### [抜粋した文章]

^^^^

民事信託を使えば、今まで成年後見制度を利用しても解決できない問題に対応することができます。

そこで、事例を通して民事信託を利用した問題解決について考えてみたいとおもいます。

【 参考文献 民事信託の実務と信託契約書例 】

課題

自己信託

高齢の相談者Xは姉と姉の子と同居している。なお、姉の子には障害がある。

相談者Xはアパートを所有しているが、その家賃収入で3人の生活費を賄っている。

できるだけ相談者が自身の財産を管理してこの生活を続けていきたいが、

自分の判断能力が衰えてきたらという不安がある。

相談者は衰えがきたら、自身の財産を甥に任せたいという希望もある。

 

民事信託の利用を考える

まず相談者のために成年後見制度を利用してみるという考えもあるが、

後見人が選任されると、財産管理は基本的に後見人が行うことになる。

よって、できるだけ相談者自身で財産を管理していきたいという希望を満たせない。

そこで、相談者が委任者であり、受益者兼受託者となる自己信託の利用を考えてみたい。

自己信託を利用すれば、相談者が受託者として財産管理をすることができ、

なおかつ、後継受託者に甥を指定することもできる。

自己信託のスキーム

自己信託のスキームは以下のとおりとなる。

委託者 相談者X

受託者 相談者X 後継受託者 甥

受益者 相談者X、姉、姪

信託財産 アパート

こうすることで、希望どおり、姉、相談者、姪が受益者として家賃収入を受け取り、

今後の生活をしていくことが可能となる。

^^^^

### [使用する記録]
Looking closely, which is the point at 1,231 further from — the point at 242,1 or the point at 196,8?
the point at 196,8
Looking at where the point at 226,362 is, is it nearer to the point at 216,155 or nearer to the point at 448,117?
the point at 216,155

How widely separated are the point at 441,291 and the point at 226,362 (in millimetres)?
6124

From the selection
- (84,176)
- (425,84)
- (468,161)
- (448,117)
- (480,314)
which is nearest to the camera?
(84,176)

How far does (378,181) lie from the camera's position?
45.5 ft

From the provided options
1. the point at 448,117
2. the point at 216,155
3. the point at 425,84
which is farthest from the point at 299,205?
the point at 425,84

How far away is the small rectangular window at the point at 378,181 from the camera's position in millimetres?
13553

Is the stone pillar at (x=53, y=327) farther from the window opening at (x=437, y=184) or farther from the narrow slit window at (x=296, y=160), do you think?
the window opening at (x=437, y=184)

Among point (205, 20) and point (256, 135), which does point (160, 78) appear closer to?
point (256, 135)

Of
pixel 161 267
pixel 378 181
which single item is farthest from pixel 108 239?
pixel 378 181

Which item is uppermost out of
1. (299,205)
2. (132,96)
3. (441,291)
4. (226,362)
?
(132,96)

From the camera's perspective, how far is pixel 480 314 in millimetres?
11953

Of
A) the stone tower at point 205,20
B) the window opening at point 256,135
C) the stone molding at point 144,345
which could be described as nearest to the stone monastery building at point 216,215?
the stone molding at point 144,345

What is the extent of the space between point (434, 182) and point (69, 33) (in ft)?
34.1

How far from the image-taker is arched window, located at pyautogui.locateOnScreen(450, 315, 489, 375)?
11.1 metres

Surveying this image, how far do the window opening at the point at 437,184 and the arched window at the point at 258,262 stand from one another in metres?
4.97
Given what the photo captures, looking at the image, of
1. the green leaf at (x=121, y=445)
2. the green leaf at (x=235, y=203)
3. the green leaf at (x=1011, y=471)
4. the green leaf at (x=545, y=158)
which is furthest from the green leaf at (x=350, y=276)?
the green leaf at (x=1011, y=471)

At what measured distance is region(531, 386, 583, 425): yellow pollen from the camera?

^^^^

### [記述課題 1]
記録のうち、「Given what the」を含む行から記録の最後の行までを、一字も変えずに書き写してください。
### [記述課題 2]
民事信託についての文章を、最後に示された文のあとから書き継ぐこと。

### [演習の解答 1]
Given what the photo captures, looking at the image, of
1. the green leaf at (x=121, y=445)
2. the green leaf at (x=235, y=203)
3. the green leaf at (x=1011, y=471)
4. the green leaf at (x=545, y=158)
which is furthest from the green leaf at (x=350, y=276)?
the green leaf at (x=1011, y=471)

At what measured distance is region(531, 386, 583, 425): yellow pollen from the camera?

### [演習の解答 2]
また、後継受託者に甥を指定しておくことで、相談者が衰えた後も安心である。

ほかにも残余財産をだれに帰属するかも、あらかじめ指定しておくことも可能である。

このケースでは、甥か姪を指定しておくのが現実的かもしれません。

 

自己信託を利用する場合の注意点

自己信託で委託者兼受託者兼受益者となり、なおかつ受益者が1人だけの場合、

信託法第163条2項により、信託は1年間で終了してしまうので、要注意である。

そこで、相談者だけでなく、姉、姪も受益者としておくべきである。

こうすることで、信託を継続させることが可能である。

ただし、受託者兼受益者の相談者と受益者のみの姉、姪が存在しているので、

相談者と他の受益者の利益相反が生じることになるので注意が必要である。

そこで、相談者には受託者としての忠実義務と利益相反の禁止について、

よく理解してもらうことが大事である。

場合によっては第三者に監督してもらうこともいいかもしれない。